> EXERCISE GOAL
Your response is a verbatim copy of the listing, stripped of its images.

> SOURCE MATERIAL
-------------------------
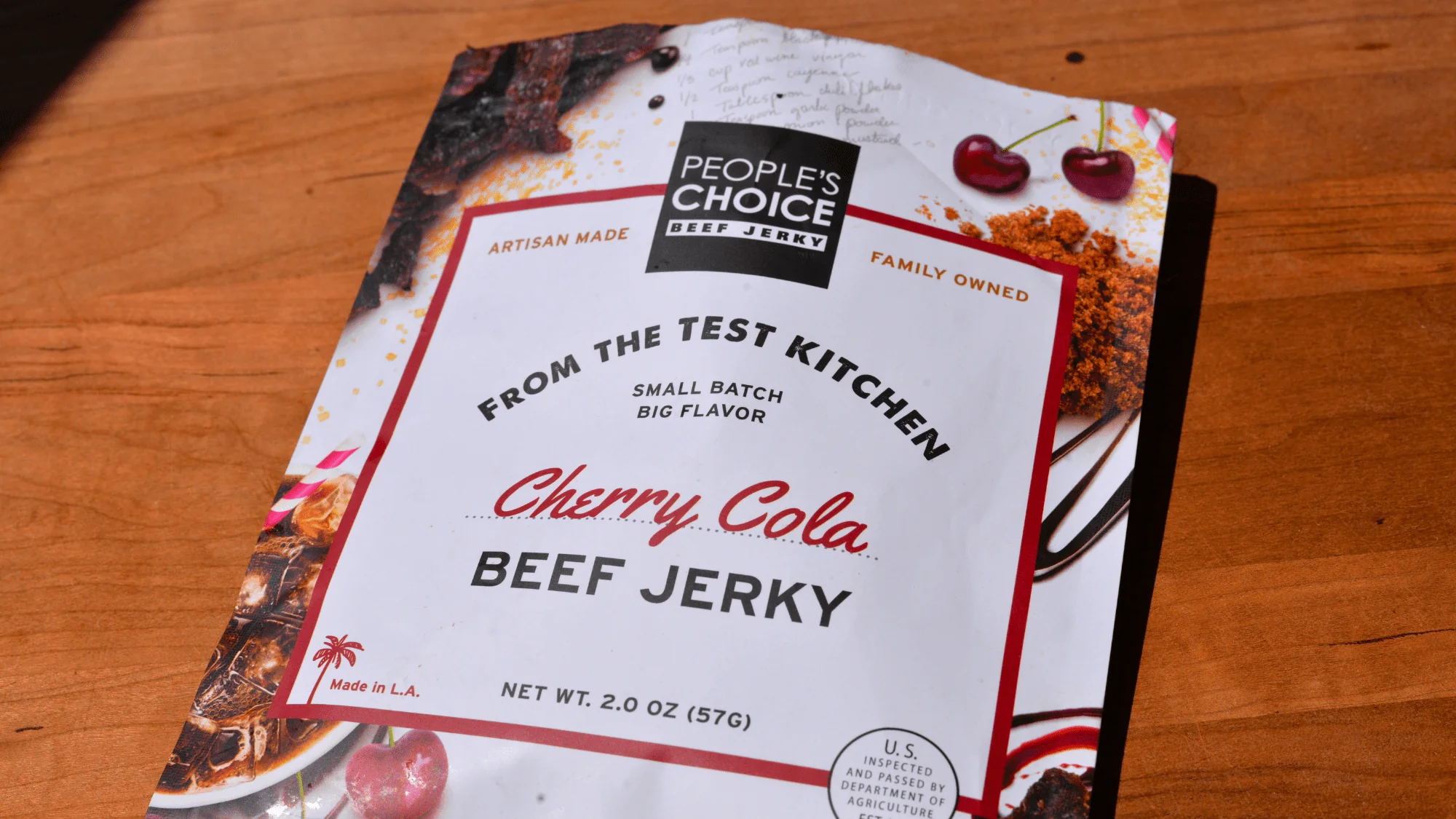 TEST KITCHEN - CHERRY COLA BEEF JERKY - Image 3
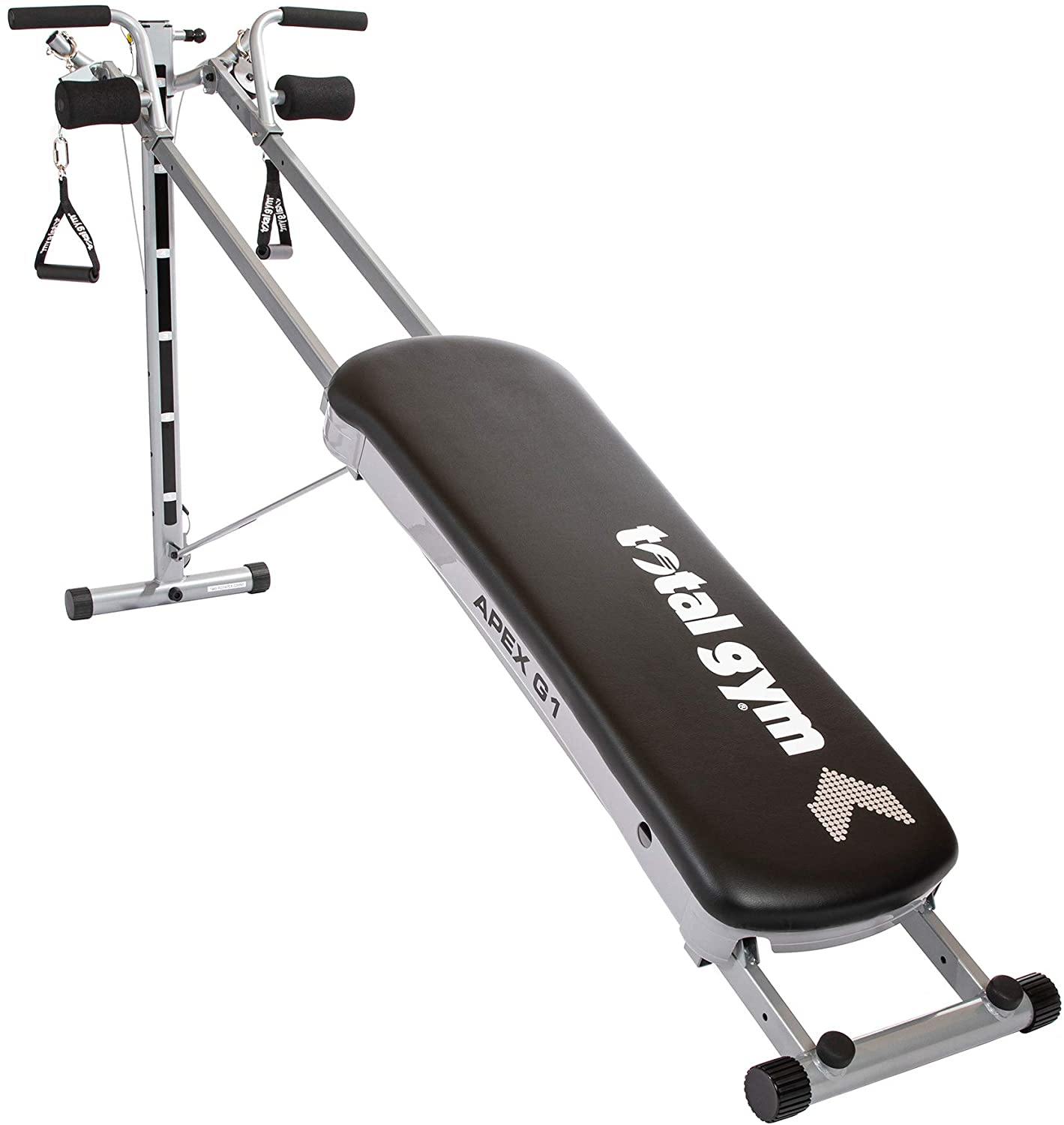 Total Gym APEX Versatile Indoor Home Workout Total Body Strength Training Fitness Equipment with up to 10 Levels of Resistance and Attachments - JOY2ESpree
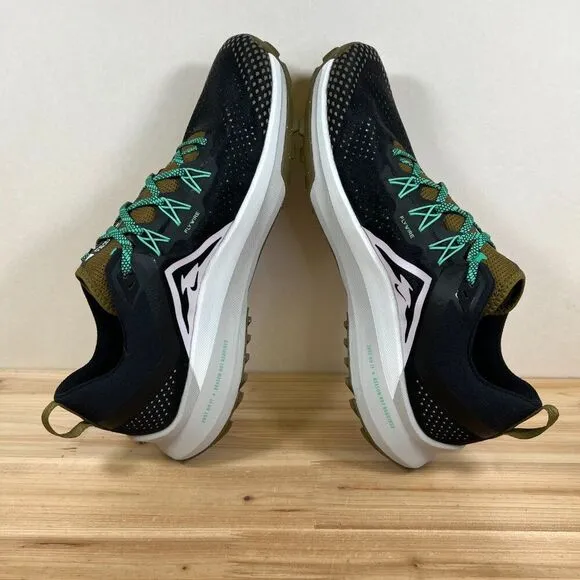 Nike React Pegasus Trail 4 Hiking Running shoes mens 14 Black tan green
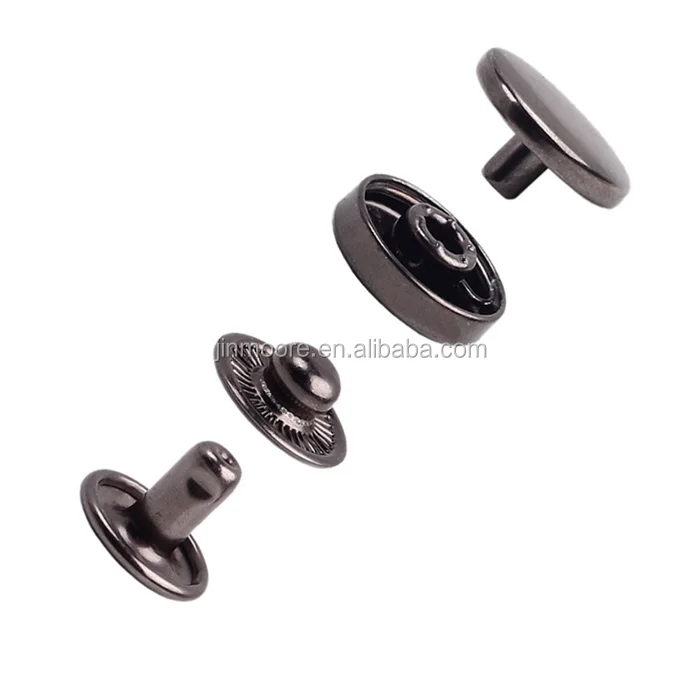 Buy Round Metal S Spring Snap Rivet Button Fastener Closure Press Online in  India 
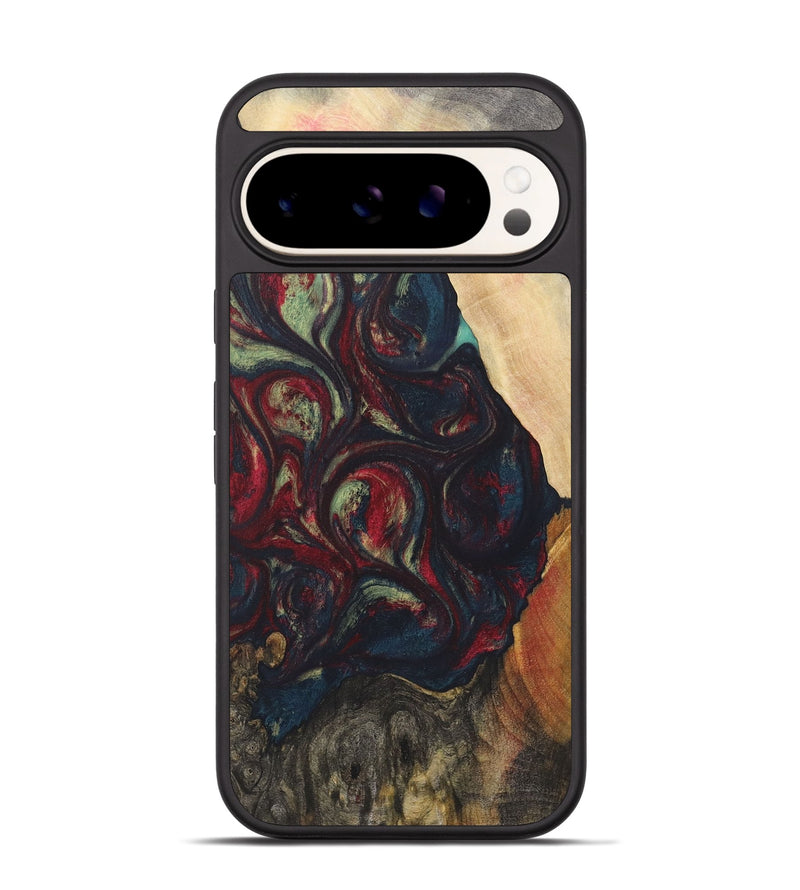 Pixel 9 Wood Phone Case - Elena (Red, 726855)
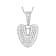 CZ Initial V Bubble Letter Pendant Necklace In Sterling Silver 1.74ctw
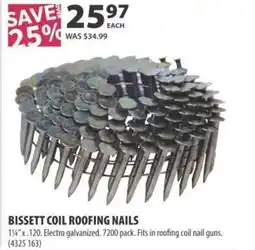 Co-op Bissett coil roofing nails offer
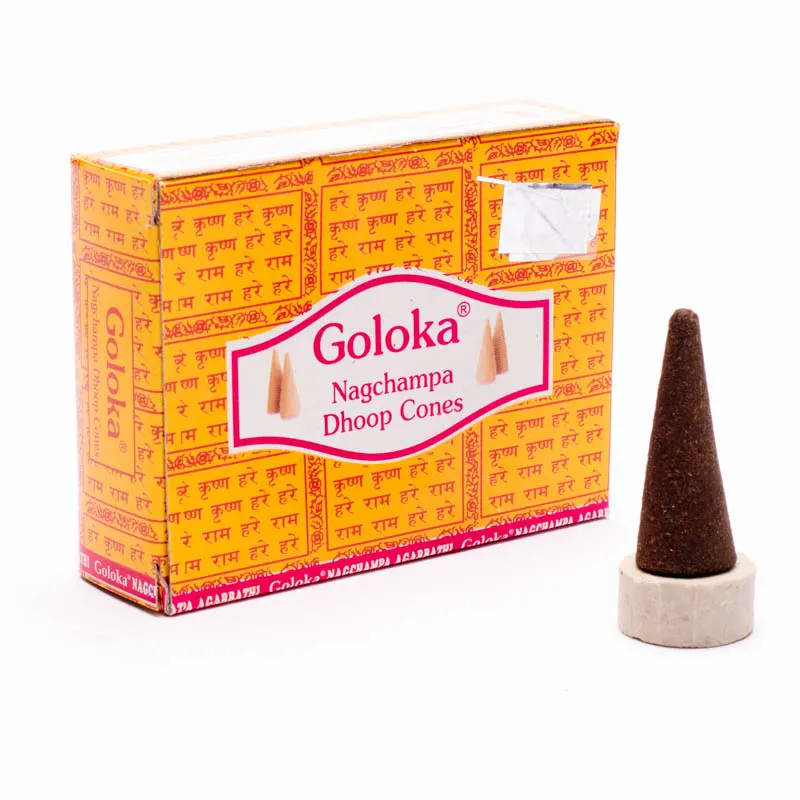 Goloka Nag Champa Incense Cones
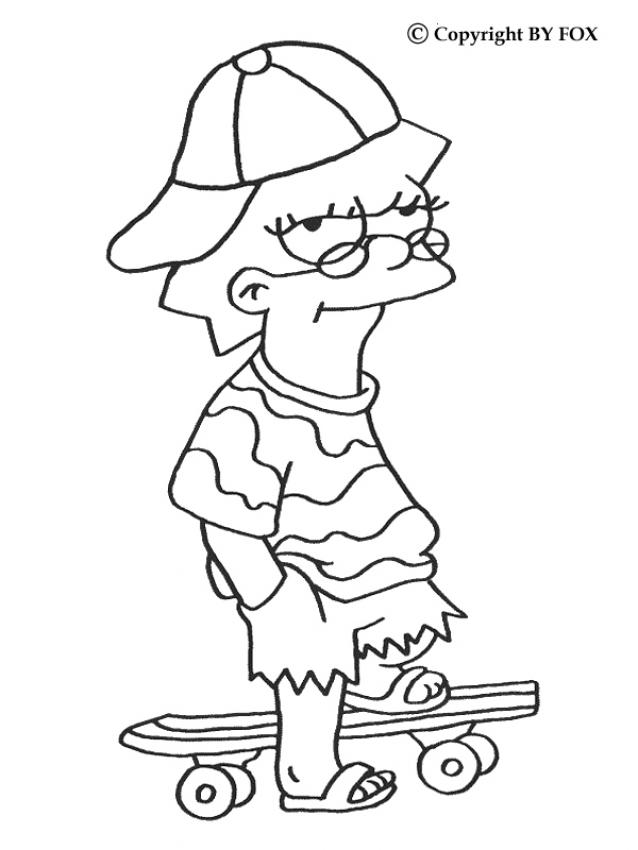 Best simpsons coloring pages for kids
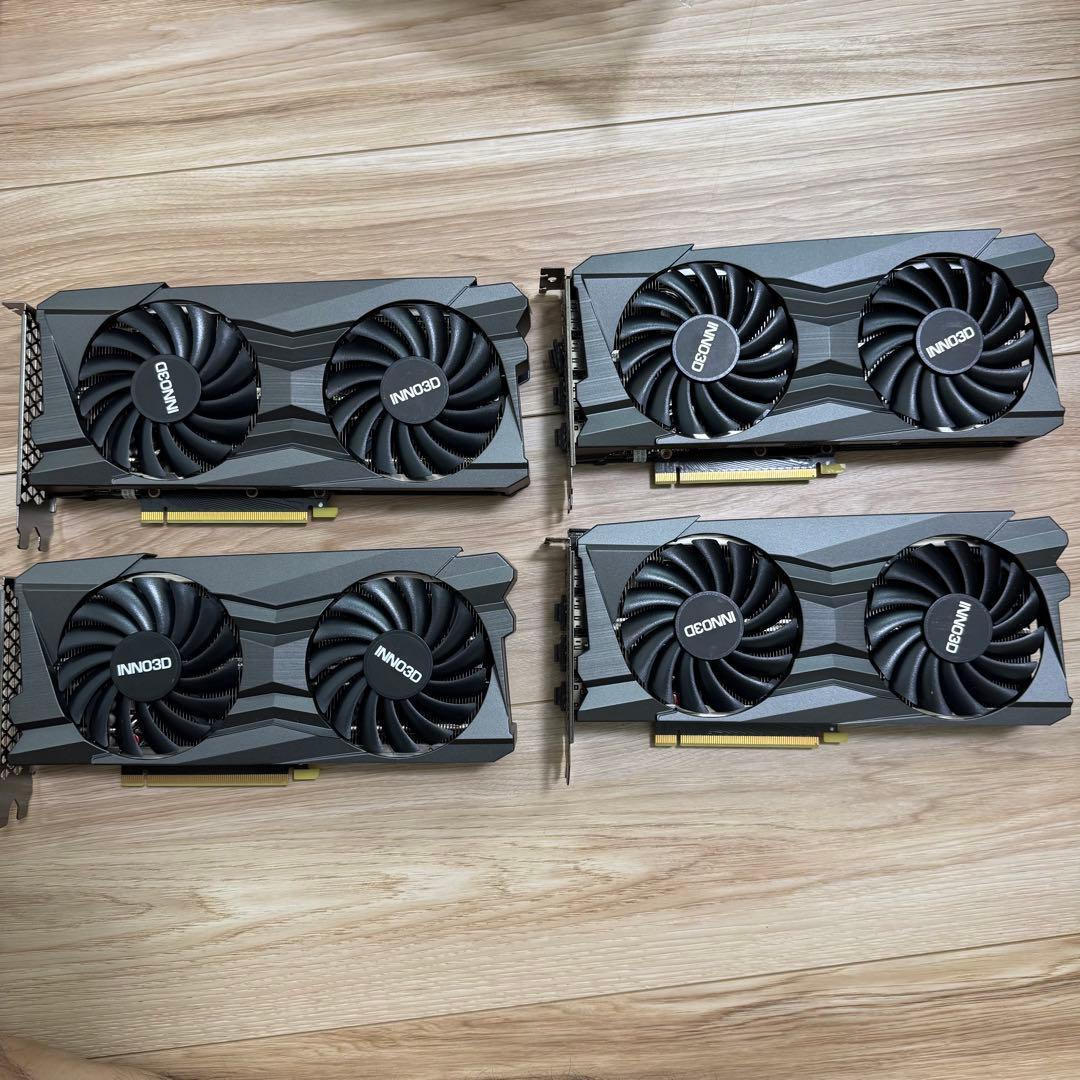 【動作確認済】Inno3d RTX 3060 Ti 10個セット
-------------------------
> THE ANSWER
 TEST KITCHEN - CHERRY COLA BEEF JERKY - Image 3
 Total Gym APEX Versatile Indoor Home Workout Total Body Strength Training Fitness Equipment with up to 10 Levels of Resistance and Attachments - JOY2ESpree
 Nike React Pegasus Trail 4 Hiking Running shoes mens 14 Black tan green
 Buy Round Metal S Spring Snap Rivet Button Fastener Closure Press Online in  India 
 Pixel 9 Wood Phone Case - Elena (Red, 726855)
 CZ Initial V Bubble Letter Pendant Necklace In Sterling Silver 1.74ctw
 Co-op Bissett coil roofing nails offer
 Goloka Nag Champa Incense Cones
 Best simpsons coloring pages for kids
 【動作確認済】Inno3d RTX 3060 Ti 10個セット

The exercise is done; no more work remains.